By the end of this session, you will be able to:
MetaPhlAn (Metagenomic Phylogenetic Analysis) is a computational tool designed for profiling the composition of microbial communities from metagenomic sequencing data. It uses a unique database of clade-specific marker genes to identify and quantify taxa within a sample, providing a high-resolution taxonomic profile. This makes it particularly valuable for studies exploring the diversity and abundance of microbial communities in various environments, including the human microbiome.
Let’s run MetaPhlAn over our samples. But MetaPhlAn output files are scarcely more user-friendly than Kraken output files.
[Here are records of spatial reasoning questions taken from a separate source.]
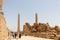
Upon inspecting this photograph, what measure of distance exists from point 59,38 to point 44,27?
35716 millimetres

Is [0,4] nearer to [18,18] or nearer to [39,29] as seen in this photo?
[39,29]

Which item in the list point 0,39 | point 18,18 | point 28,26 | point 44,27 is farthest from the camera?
point 18,18

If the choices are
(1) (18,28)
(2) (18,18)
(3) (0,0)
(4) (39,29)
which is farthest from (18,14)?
(3) (0,0)

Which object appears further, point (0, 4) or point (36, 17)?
point (36, 17)

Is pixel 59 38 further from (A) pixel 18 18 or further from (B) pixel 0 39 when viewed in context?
(A) pixel 18 18

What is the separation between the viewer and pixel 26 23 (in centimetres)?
5644

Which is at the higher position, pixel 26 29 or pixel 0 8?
pixel 0 8

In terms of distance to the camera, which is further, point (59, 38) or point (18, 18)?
point (18, 18)

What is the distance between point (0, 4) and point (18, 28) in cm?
5159

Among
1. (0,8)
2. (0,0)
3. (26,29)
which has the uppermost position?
(0,0)

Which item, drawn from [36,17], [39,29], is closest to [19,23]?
[36,17]

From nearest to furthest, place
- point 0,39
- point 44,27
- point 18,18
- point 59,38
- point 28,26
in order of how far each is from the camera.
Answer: point 59,38 < point 0,39 < point 44,27 < point 28,26 < point 18,18

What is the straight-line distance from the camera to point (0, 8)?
6.65m

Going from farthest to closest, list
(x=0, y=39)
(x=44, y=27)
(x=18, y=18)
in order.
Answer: (x=18, y=18) < (x=44, y=27) < (x=0, y=39)
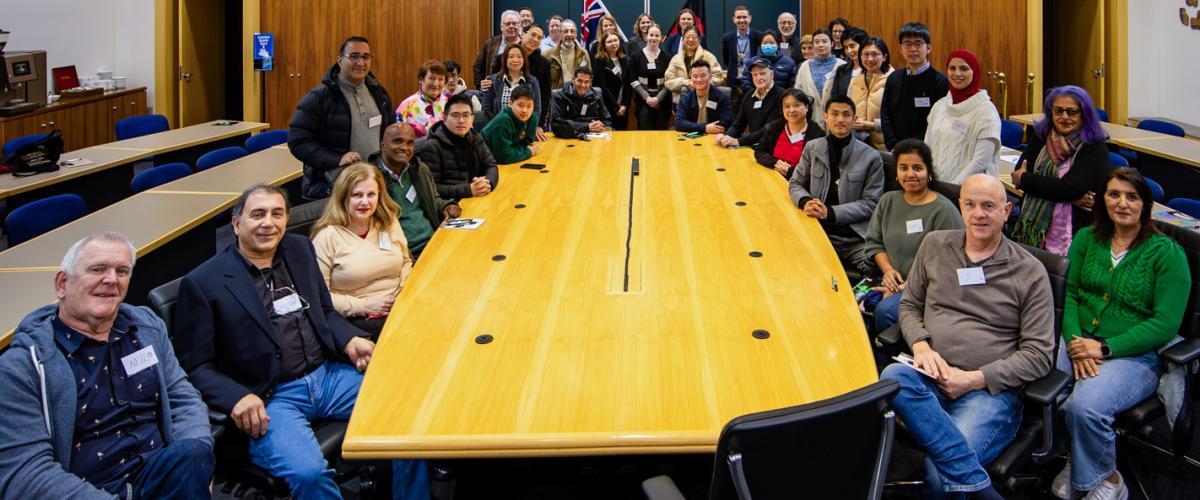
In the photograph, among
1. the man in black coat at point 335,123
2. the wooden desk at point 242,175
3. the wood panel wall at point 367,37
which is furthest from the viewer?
the wood panel wall at point 367,37

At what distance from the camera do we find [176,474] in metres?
2.19

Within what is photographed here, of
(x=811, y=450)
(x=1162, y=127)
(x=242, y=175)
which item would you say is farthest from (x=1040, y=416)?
(x=1162, y=127)

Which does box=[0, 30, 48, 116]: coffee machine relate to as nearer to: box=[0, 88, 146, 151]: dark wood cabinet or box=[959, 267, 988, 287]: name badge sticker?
box=[0, 88, 146, 151]: dark wood cabinet

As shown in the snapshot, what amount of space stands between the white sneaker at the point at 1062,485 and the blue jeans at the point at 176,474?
256cm

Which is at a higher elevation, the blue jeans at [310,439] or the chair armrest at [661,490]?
the chair armrest at [661,490]

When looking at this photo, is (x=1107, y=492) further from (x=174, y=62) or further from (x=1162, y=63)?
(x=174, y=62)

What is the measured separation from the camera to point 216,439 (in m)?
2.42

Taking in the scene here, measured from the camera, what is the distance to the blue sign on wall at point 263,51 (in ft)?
28.2

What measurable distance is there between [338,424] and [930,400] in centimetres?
179

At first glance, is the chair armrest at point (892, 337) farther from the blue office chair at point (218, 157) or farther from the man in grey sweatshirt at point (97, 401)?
the blue office chair at point (218, 157)

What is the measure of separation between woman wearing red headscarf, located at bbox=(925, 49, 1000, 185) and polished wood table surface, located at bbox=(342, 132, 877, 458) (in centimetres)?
81

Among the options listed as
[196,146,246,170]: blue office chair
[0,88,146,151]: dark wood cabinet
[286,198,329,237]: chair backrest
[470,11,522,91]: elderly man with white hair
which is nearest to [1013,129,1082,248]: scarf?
[286,198,329,237]: chair backrest

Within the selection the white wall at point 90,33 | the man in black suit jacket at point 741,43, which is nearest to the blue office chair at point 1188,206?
the man in black suit jacket at point 741,43

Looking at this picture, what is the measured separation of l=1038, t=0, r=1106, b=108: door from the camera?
821 cm
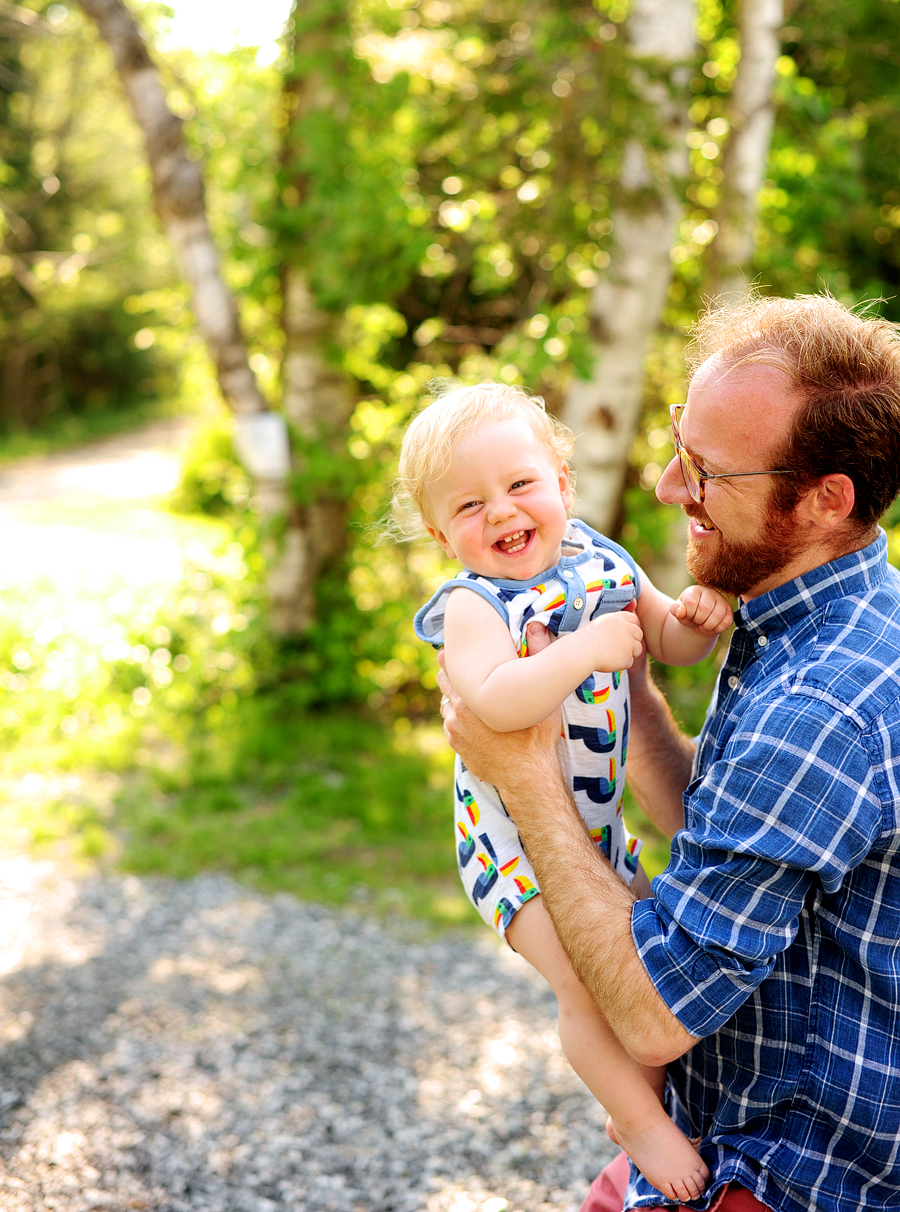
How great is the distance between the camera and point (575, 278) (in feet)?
17.6

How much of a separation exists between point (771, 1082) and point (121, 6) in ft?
18.4

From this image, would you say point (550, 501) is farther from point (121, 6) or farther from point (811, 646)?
point (121, 6)

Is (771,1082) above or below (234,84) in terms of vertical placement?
below

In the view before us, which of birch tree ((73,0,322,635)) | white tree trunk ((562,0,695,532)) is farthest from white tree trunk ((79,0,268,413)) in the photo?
white tree trunk ((562,0,695,532))

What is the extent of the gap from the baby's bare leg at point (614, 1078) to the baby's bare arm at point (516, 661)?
0.36 m

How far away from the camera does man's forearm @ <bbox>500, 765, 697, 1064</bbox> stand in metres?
1.44

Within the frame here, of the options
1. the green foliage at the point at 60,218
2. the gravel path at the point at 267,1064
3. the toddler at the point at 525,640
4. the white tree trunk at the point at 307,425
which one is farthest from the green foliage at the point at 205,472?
the toddler at the point at 525,640

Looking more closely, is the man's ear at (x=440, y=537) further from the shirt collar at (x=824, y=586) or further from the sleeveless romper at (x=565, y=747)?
the shirt collar at (x=824, y=586)

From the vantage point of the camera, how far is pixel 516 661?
1.68 meters

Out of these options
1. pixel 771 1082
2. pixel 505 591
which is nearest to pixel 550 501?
pixel 505 591

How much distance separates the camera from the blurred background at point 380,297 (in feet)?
16.4

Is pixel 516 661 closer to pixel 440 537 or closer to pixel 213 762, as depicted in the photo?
pixel 440 537

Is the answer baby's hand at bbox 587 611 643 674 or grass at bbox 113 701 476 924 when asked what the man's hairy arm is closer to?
baby's hand at bbox 587 611 643 674

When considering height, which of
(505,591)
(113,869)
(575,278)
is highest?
(505,591)
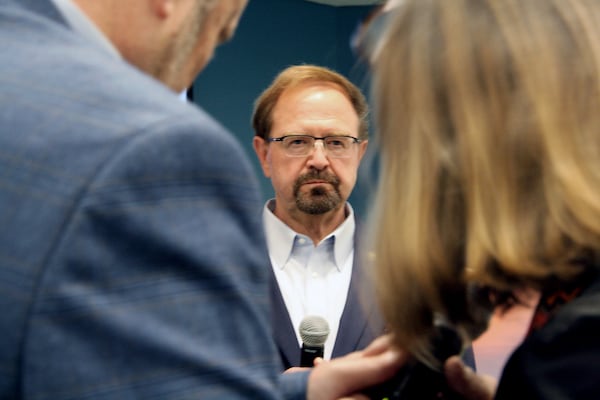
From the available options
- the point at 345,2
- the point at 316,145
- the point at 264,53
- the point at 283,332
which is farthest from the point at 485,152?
the point at 345,2

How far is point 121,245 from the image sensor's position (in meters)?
0.71

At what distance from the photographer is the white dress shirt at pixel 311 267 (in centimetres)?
250

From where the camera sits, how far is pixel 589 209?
76cm

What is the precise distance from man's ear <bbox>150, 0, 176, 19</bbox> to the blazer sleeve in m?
0.21

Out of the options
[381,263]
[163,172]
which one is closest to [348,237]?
[381,263]

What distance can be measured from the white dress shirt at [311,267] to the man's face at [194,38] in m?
1.51

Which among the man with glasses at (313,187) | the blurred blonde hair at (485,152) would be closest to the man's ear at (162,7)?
the blurred blonde hair at (485,152)

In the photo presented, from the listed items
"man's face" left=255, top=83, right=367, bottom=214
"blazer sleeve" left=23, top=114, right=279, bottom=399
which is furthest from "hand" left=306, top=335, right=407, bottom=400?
"man's face" left=255, top=83, right=367, bottom=214

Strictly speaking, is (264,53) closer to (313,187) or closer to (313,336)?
(313,187)

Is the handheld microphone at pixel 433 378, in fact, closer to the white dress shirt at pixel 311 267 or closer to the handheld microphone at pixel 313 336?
the handheld microphone at pixel 313 336

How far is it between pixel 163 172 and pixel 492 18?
15.3 inches

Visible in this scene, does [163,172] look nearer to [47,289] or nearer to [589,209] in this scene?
[47,289]

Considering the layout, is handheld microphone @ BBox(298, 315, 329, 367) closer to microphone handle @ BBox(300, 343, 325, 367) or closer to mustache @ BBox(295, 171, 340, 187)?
microphone handle @ BBox(300, 343, 325, 367)

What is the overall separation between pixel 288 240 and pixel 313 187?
0.73 feet
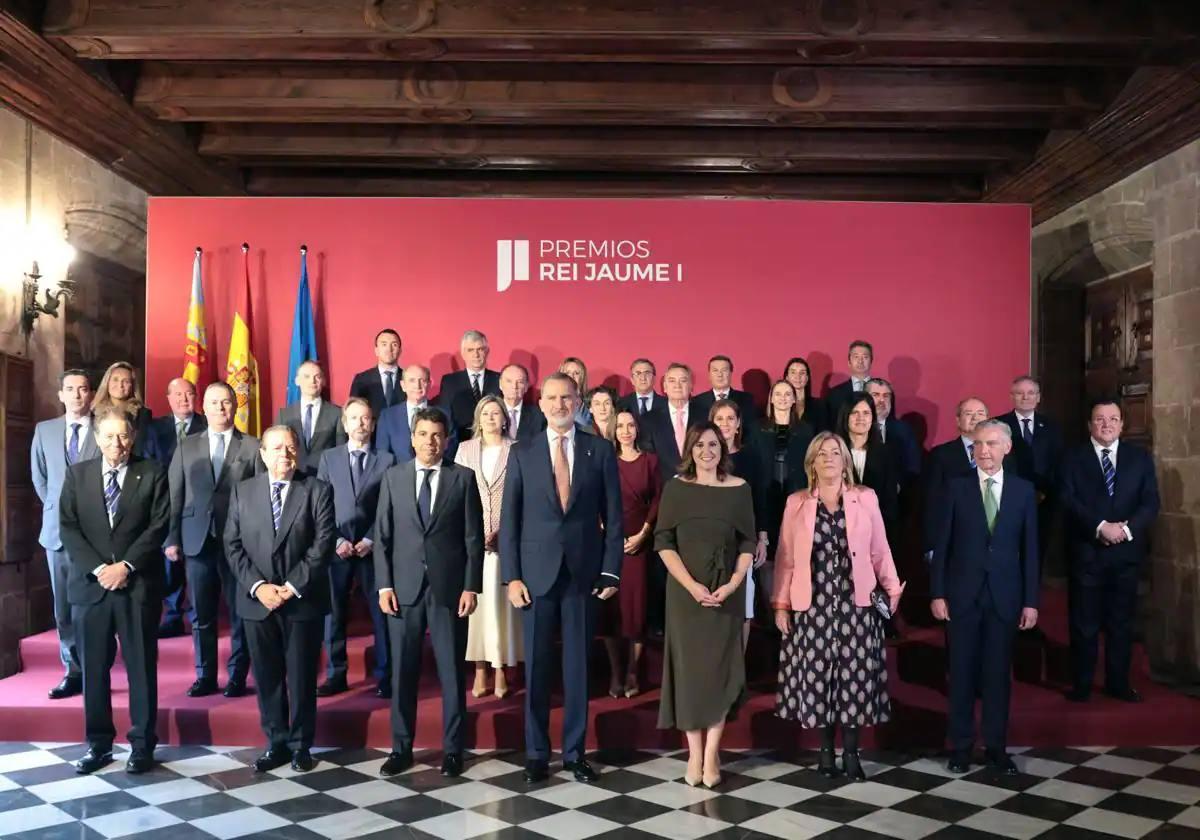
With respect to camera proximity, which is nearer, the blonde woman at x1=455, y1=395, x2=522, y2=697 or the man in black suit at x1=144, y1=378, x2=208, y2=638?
the blonde woman at x1=455, y1=395, x2=522, y2=697

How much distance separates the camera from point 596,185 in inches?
368

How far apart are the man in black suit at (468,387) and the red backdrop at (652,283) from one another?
834 mm

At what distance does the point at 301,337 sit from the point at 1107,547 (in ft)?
17.3

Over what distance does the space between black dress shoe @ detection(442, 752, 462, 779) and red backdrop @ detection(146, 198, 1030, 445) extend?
3328 mm

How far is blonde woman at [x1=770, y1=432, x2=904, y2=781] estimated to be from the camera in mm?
4680

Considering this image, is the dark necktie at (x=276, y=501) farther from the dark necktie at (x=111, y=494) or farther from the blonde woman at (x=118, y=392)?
the blonde woman at (x=118, y=392)

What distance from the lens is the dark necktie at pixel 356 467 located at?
18.1 feet

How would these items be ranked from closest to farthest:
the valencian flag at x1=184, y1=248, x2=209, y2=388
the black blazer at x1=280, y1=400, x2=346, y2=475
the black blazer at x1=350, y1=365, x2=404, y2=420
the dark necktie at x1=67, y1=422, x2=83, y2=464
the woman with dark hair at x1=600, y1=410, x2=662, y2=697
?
the woman with dark hair at x1=600, y1=410, x2=662, y2=697, the dark necktie at x1=67, y1=422, x2=83, y2=464, the black blazer at x1=280, y1=400, x2=346, y2=475, the black blazer at x1=350, y1=365, x2=404, y2=420, the valencian flag at x1=184, y1=248, x2=209, y2=388

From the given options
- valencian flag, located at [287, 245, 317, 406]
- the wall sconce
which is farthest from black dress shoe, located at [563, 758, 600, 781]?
the wall sconce

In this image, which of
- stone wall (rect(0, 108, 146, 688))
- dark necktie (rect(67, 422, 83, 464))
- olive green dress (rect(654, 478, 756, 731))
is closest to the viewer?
olive green dress (rect(654, 478, 756, 731))

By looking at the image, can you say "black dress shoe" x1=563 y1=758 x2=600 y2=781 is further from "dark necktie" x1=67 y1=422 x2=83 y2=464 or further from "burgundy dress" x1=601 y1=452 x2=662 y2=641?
"dark necktie" x1=67 y1=422 x2=83 y2=464

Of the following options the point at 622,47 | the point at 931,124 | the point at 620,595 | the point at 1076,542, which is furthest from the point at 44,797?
the point at 931,124

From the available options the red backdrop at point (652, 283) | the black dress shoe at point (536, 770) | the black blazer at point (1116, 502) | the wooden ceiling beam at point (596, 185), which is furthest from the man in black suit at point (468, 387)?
the black blazer at point (1116, 502)

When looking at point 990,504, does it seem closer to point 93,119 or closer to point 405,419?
point 405,419
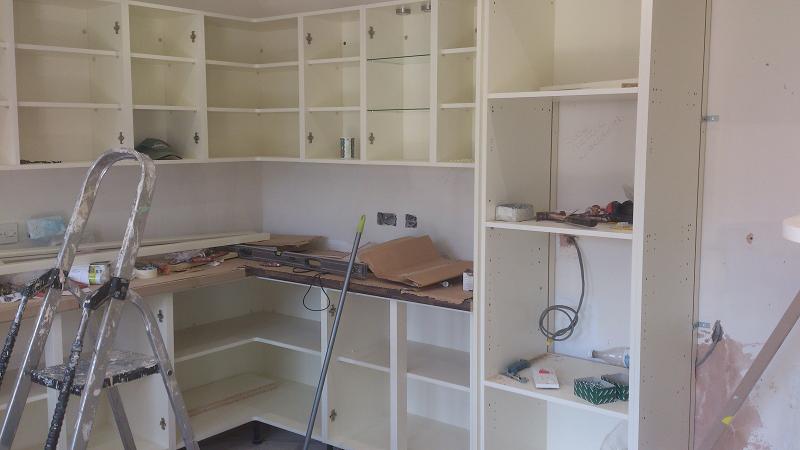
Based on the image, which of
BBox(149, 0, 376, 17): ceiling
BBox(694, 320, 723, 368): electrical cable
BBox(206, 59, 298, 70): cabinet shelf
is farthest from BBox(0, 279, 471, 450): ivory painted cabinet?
BBox(149, 0, 376, 17): ceiling

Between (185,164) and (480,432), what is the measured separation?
2255 millimetres

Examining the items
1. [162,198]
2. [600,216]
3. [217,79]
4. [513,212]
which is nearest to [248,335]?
[162,198]

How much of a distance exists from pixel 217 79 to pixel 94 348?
7.63ft

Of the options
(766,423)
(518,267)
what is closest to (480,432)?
(518,267)

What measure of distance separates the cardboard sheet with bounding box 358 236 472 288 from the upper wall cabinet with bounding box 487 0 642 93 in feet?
2.92

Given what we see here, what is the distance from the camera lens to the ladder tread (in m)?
2.41

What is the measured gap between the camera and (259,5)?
4445mm

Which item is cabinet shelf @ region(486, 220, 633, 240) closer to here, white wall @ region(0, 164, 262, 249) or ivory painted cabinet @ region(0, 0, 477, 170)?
ivory painted cabinet @ region(0, 0, 477, 170)

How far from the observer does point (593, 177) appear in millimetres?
3111

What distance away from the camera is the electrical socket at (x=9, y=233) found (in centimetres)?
352

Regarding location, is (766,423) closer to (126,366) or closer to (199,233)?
(126,366)

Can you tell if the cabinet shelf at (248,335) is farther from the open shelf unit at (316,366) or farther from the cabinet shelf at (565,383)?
the cabinet shelf at (565,383)

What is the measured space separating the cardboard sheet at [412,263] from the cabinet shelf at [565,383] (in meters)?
0.55

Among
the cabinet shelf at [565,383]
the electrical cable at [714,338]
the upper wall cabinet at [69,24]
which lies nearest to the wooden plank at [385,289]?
the cabinet shelf at [565,383]
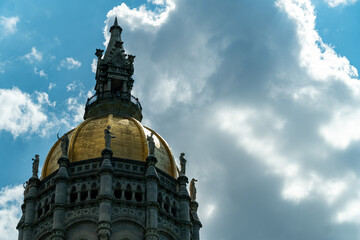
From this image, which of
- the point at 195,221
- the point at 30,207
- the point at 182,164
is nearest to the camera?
the point at 30,207

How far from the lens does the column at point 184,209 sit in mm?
72081

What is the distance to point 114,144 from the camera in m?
74.4

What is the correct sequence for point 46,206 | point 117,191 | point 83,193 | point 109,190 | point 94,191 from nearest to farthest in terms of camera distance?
1. point 109,190
2. point 83,193
3. point 94,191
4. point 117,191
5. point 46,206

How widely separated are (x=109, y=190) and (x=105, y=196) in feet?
3.53

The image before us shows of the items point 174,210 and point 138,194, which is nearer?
point 138,194

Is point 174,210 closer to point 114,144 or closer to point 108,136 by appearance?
point 114,144

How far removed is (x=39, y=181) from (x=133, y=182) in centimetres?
976

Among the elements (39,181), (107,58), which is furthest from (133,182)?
(107,58)

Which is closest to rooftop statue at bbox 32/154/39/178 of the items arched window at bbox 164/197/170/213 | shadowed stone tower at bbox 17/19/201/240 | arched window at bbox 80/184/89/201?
shadowed stone tower at bbox 17/19/201/240

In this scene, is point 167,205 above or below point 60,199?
above

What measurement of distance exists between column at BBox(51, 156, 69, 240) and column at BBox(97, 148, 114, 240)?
3386 mm

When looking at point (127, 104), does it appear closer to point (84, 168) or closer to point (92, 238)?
point (84, 168)

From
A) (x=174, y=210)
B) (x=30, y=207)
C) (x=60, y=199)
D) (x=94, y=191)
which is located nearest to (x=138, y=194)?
(x=94, y=191)

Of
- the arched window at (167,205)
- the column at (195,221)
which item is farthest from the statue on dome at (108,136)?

Here’s what the first few lines of a MetaPhlAn output file look like
--input_type #/shared/team/conda/mpallen.mmb-dtp/seqanalysis/bin/MetaPhlAn
relative_abundance #clade_name
100.0 Bacteria
99.697 Bacteria Proteobacteria
0.15144 Bacteria Bacteroidetes
0.1238 Bacteria Actinobacteria
0.02776 Bacteria Firmicutes
99.697 Bacteria Proteobacteria Gammaproteobacteria
0.15144 Bacteria Bacteroidetes Bacteroidia
0.1238 Bacteria Actinobacteria Actinobacteria
0.02776 Bacteria Firmicutes Clostridia
99.697 Bacteria Proteobacteria Gammaproteobacteria Enterobacterales
0.15144 Bacteria Bacteroidetes Bacteroidia Bacteroidales
0.08413 Bacteria Actinobacteria Actinobacteria Micrococcales
0.02776 Bacteria Firmicutes Clostridia Clostridiales
0.02485 Bacteria Actinobacteria Actinobacteria Propionibacteriales
0.01482 Bacteria Actinobacteria Actinobacteria Bifidobacteriales
94.39562 Bacteria Proteobacteria Gammaproteobacteria Enterobacterales Yersiniaceae
5.29717 Bacteria Proteobacteria Gammaproteobacteria Enterobacterales Erwiniaceae
0.15144 Bacteria Bacteroidetes Bacteroidia Bacteroidales Bacteroidaceae
0.08413 Bacteria Actinobacteria Actinobacteria Micrococcales Microbacteriaceae
0.02485 Bacteria Actinobacteria Actinobacteria Propionibacteriales Propionibacteriaceae
0.01482 Bacteria Actinobacteria Actinobacteria Bifidobacteriales Bifidobacteriaceae
0.01392 Bacteria Firmicutes Clostridia Clostridiales Ruminococcaceae
0.01096 Bacteria Firmicutes Clostridia Clostridiales Peptostreptococcaceae
0.00421 Bacteria Proteobacteria Gammaproteobacteria Enterobacterales Enterobacteriaceae
0.00288 Bacteria Firmicutes Clostridia Clostridiales Lachnospiraceae
94.39562 Bacteria Proteobacteria Gammaproteobacteria Enterobacterales Yersiniaceae Serratia
5.29717 Bacteria Proteobacteria Gammaproteobacteria Enterobacterales Erwiniaceae Erwinia
0.15144 Bacteria Bacteroidetes Bacteroidia Bacteroidales Bacteroidaceae Bacteroides
0.08413 Bacteria Actinobacteria Actinobacteria Micrococcales Microbacteriaceae Curtobacterium
0.02485 Bacteria Actinobacteria Actinobacteria Propionibacteriales Propionibacteriaceae Cutibacterium
0.01482 Bacteria Actinobacteria Actinobacteria Bifidobacteriales Bifidobacteriaceae Bifidobacterium
0.01392 Bacteria Firmicutes Clostridia Clostridiales Ruminococcaceae Faecalibacterium
0.01096 Bacteria Firmicutes Clostridia Clostridiales Peptostreptococcaceae Paeniclostridium
0.00421 Bacteria Proteobacteria Gammaproteobacteria Enterobacterales Enterobacteriaceae Enterobacter
0.00213 Bacteria Firmicutes Clostridia Clostridiales Lachnospiraceae Fusicatenibacter
0.00075 Bacteria Firmicutes Clostridia Clostridiales Lachnospiraceae Lachnospiraceae_unclassified
94.39562 Bacteria Proteobacteria Gammaproteobacteria Enterobacterales Yersiniaceae Serratia Serratia_fonticola
It would be great if we could look at them as krona plots, but krona won’t take MetaPhlAn output files as input. But with a little text manipulation we can make it work, so that we can run MetaPhlAn and create krona files. With help from ChatGPT, I have written a script that does this.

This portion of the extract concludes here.